Peritoneal inflammation accompanied by accumulation of inflammatory cells and complement deposition was suppressed by day 5 after injection of rat ASCs. The peritoneal mesothelial layer in Zy/scraping peritonitis with rat ASC treatment was restored compared with the peritoneal mesothelial layer without rat ASC treatment. Injected rat ASCs co-existed with mesothelial cells in the sub-peritoneal layer. In vitro assays showed increased cellular proliferation of rat mesothelial cells combined with rat ASCs by co-culture assays, confirming that fluid factors from rat ASCs might play some role in facilitating the recovery of rat mesothelial cells. Hepatocyte growth factor was released from rat ASCs, and administration of recombinant hepatocyte growth factor increased rat mesothelial cell proliferation.
Because the peritoneal mesothelium shows strong expression of membrane complement regulators such as Crry, CD55 and CD59, restoration of the mesothelial cell layer by rat ASCs might prevent deposition of complement activation products and ameliorate peritoneal injuries. This study suggests the therapeutic possibilities of intraperitoneal rat ASC injection to suppress peritoneal inflammation by restoring the mesothelial layer and decreasing complement activation in fungal or yeast peritonitis.
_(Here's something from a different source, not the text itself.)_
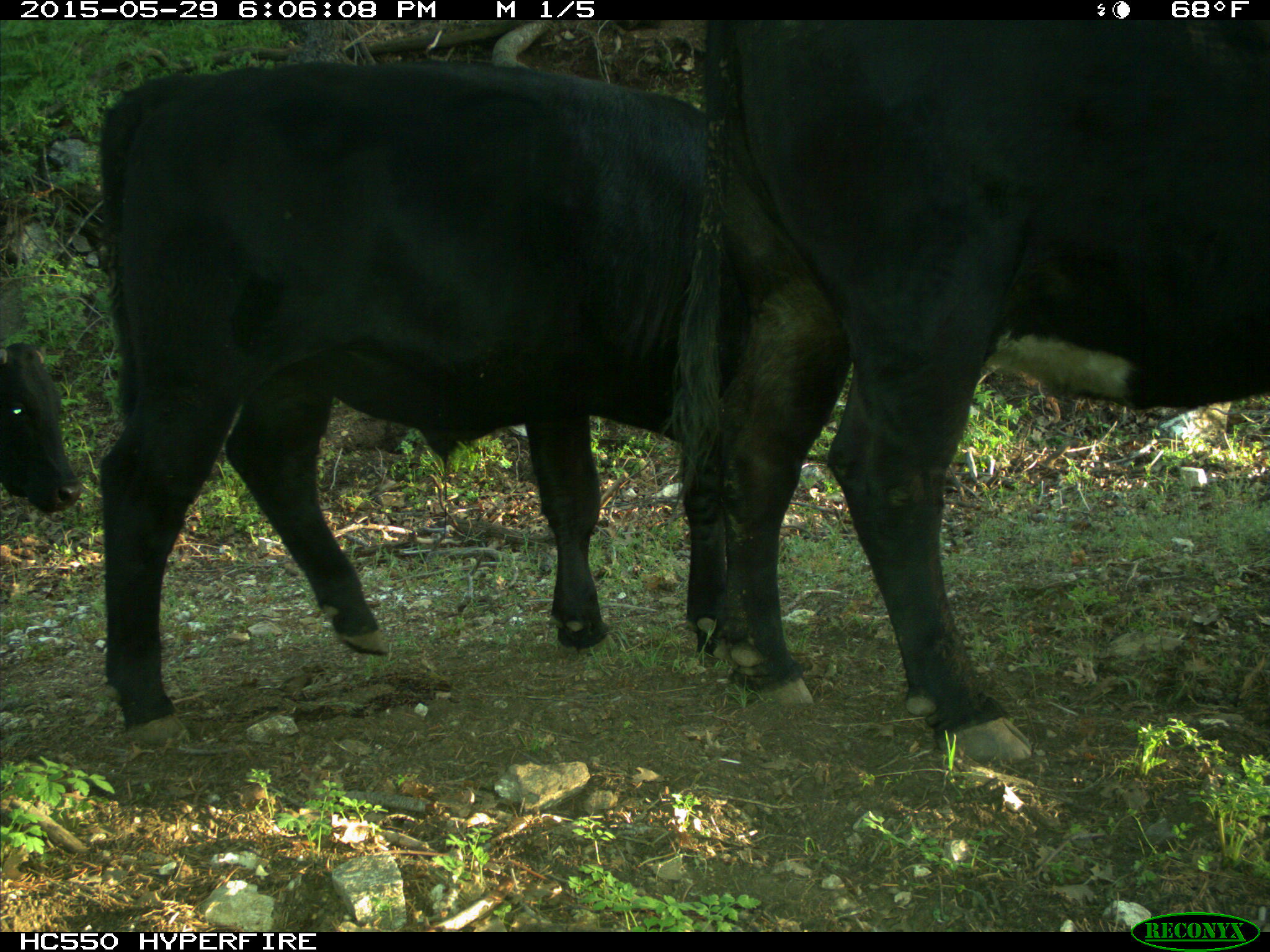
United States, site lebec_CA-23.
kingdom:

在接受腹膜透析的患者中,真菌或酵母性腹膜炎预后不良。在大鼠腹膜机械刮除模型中,酵母的一种成分(酵母聚糖/刮除腹膜炎)可诱导严重的腹膜炎。脂肪组织来源的基质细胞(ASCs)给药可能改善多种组织损伤。本研究探讨了大鼠 ASCs 是否能改善酵母聚糖/刮除腹膜炎中的腹膜炎症。
在酵母聚糖/刮除腹膜炎大鼠中,每日经腹腔内注射大鼠 ASCs。
在注射大鼠 ASCs 后第 5 天,腹膜炎症伴炎症细胞积聚和补体沉积得到抑制。与未接受大鼠 ASC 治疗的大鼠相比,大鼠 ASC 治疗后的腹膜间皮层得到恢复。注射的大鼠 ASC 与亚腹膜层中的间皮细胞共存。体外实验显示,大鼠间皮细胞与大鼠 ASC 共培养后细胞增殖增加,证实大鼠 ASC 分泌的细胞因子可能在促进大鼠间皮细胞恢复中发挥一定作用。大鼠 ASCs 释放肝细胞生长因子,给予重组肝细胞生长因子可增加大鼠间皮细胞增殖。
由于腹膜间皮细胞强烈表达膜补体调节蛋白,如 Crry、CD55 和 CD59,大鼠 ASCs 恢复间皮细胞层可能防止补体激活产物的沉积,并改善腹膜损伤。本研究提示腹腔内注射大鼠 ASC 可能通过恢复间皮层和减少真菌或酵母性腹膜炎中的补体激活来抑制腹膜炎症。